◆ Zum Bearbeiten
a – Passen diese Aussagen zum Text über die Haftung von Chefs? Antworte jeweils mit Ja oder Nein und zitiere dazu die entscheidenden Worte aus dem Text: (i) Wer ein Unternehmen leitet, haftet ohne Grenze mit seinem ganzen Privatvermögen. (ii) Beim „Fake President“ wollen die Betrüger Geld auf ein Konto innerhalb der EU überweisen lassen. (iii) Ein Chef haftet nur, wenn er selbst einen Fehler gemacht hat.
b – Schreib nur die Datenzeilen von der Zeile mit „Is point 498,315“ bis zum Schluss noch einmal ab und setze dabei überall „branch“ statt „twig“ ein. Alles andere bleibt gleich.
---------- Text
Wann Chefs zahlen müssen

Geschäftsführer, Vorstände und Aufsichtsräte müssen tief in die eigene Tasche greifen, falls sie gegen ihre Pflichten verstoßen. Doch wann passiert das überhaupt?

Mann am Computer
Mann am Computer

Wer ein Unternehmen leitet, haftet unbegrenzt mit seinem gesamten Privatvermögen, wenn verletzte Pflichten zu einem finanziellen Schaden für die Firma führen. Das geschieht mitunter schneller als viele glauben. Der Grund: Alles, was in einem Unternehmen geschieht, fällt auf den Chef zurück. Der muss dafür nicht einmal selbst etwas falsch gemacht haben. Manager machen sich bereits dadurch persönlich angreifbar, dass sie sich zu wenig darum kümmern, mit gut durchdachten Abläufen größere Fehler zu vermeiden.

Manager haften für Vermögensschäden

Zahlen vom Gesamtverband der deutschen Versicherer (GDV) zeigen, dass Ganoven mit einem einfachen Trick in nur zwei Jahren mehr als 150 Millionen Euro von unbedachten Unternehmen erbeutet haben. Die Rede ist vom „Fake President“, einer Betrugsmasche, bei der Kriminelle sich als Chef ausgeben und Zahlungen auf ein ausländisches Bankkonto in einem Nicht-EU-Land veranlassen wollen. Das lässt sich durch sorgfältig aufgeklärte Mitarbeiter im Finanzwesen, einem Vieraugenprinzip oder doppeltes Hinsehen bei Zahlungen ins Ausland verhindern. Solche Regeln einzuführen und nachzuhalten, ist Aufgabe der obersten Führungsebene. So lassen sich Schäden teilweise von mehr als einer Million Euro pro Fall vermeiden.
--------------------
---------- Vorliegende Daten
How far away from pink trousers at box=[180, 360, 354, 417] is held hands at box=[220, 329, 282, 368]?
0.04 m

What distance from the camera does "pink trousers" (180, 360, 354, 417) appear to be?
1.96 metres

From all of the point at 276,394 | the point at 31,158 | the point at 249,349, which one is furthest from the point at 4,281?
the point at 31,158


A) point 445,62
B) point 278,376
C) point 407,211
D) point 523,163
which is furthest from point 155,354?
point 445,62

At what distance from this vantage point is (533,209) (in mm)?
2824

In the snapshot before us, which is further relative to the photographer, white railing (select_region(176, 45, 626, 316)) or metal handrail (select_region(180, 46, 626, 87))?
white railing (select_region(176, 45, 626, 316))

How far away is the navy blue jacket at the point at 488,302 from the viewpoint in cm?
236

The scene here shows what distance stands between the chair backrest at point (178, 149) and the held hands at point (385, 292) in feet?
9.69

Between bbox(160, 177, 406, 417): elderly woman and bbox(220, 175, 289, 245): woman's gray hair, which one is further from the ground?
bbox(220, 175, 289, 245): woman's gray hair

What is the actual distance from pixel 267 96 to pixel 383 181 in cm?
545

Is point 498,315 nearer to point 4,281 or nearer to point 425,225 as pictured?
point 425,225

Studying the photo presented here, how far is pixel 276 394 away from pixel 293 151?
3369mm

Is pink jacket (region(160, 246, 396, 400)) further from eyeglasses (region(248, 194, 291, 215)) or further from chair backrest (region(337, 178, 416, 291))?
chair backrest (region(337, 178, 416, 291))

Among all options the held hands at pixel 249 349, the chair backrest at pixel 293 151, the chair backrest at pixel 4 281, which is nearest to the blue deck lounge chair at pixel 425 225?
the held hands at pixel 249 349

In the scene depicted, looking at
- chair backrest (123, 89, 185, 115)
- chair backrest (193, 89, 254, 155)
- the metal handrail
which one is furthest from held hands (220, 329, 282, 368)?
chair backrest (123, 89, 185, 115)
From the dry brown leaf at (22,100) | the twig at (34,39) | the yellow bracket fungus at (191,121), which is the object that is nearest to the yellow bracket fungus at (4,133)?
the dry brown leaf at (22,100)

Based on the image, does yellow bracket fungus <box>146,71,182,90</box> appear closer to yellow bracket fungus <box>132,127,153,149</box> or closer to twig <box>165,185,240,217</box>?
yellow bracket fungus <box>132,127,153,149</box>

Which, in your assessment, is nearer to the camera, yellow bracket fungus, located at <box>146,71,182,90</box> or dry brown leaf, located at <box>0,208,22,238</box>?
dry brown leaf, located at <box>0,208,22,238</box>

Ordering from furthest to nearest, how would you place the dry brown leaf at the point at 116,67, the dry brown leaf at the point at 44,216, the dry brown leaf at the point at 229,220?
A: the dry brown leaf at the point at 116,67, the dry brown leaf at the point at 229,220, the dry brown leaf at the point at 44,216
--------------------
◆ Lösungen
a –
(i) Ja: „haftet unbegrenzt mit seinem gesamten Privatvermögen“
(ii) Nein: „Zahlungen auf ein ausländisches Bankkonto in einem Nicht-EU-Land veranlassen“
(iii) Nein: „Der muss dafür nicht einmal selbst etwas falsch gemacht haben.“

b –
Is point 498,315 nearer to point 4,281 or nearer to point 425,225 as pictured?
point 425,225

Studying the photo presented here, how far is pixel 276 394 away from pixel 293 151?
3369mm

Is pink jacket (region(160, 246, 396, 400)) further from eyeglasses (region(248, 194, 291, 215)) or further from chair backrest (region(337, 178, 416, 291))?
chair backrest (region(337, 178, 416, 291))

Among all options the held hands at pixel 249 349, the chair backrest at pixel 293 151, the chair backrest at pixel 4 281, which is nearest to the blue deck lounge chair at pixel 425 225?
the held hands at pixel 249 349

In the scene depicted, looking at
- chair backrest (123, 89, 185, 115)
- chair backrest (193, 89, 254, 155)
- the metal handrail
which one is furthest from held hands (220, 329, 282, 368)?
chair backrest (123, 89, 185, 115)
From the dry brown leaf at (22,100) | the branch at (34,39) | the yellow bracket fungus at (191,121), which is the object that is nearest to the yellow bracket fungus at (4,133)?
the dry brown leaf at (22,100)

Based on the image, does yellow bracket fungus <box>146,71,182,90</box> appear closer to yellow bracket fungus <box>132,127,153,149</box> or closer to branch <box>165,185,240,217</box>?
yellow bracket fungus <box>132,127,153,149</box>

Which, in your assessment, is nearer to the camera, yellow bracket fungus, located at <box>146,71,182,90</box> or dry brown leaf, located at <box>0,208,22,238</box>?
dry brown leaf, located at <box>0,208,22,238</box>

Ordering from furthest to nearest, how would you place the dry brown leaf at the point at 116,67, the dry brown leaf at the point at 44,216, the dry brown leaf at the point at 229,220?
A: the dry brown leaf at the point at 116,67, the dry brown leaf at the point at 229,220, the dry brown leaf at the point at 44,216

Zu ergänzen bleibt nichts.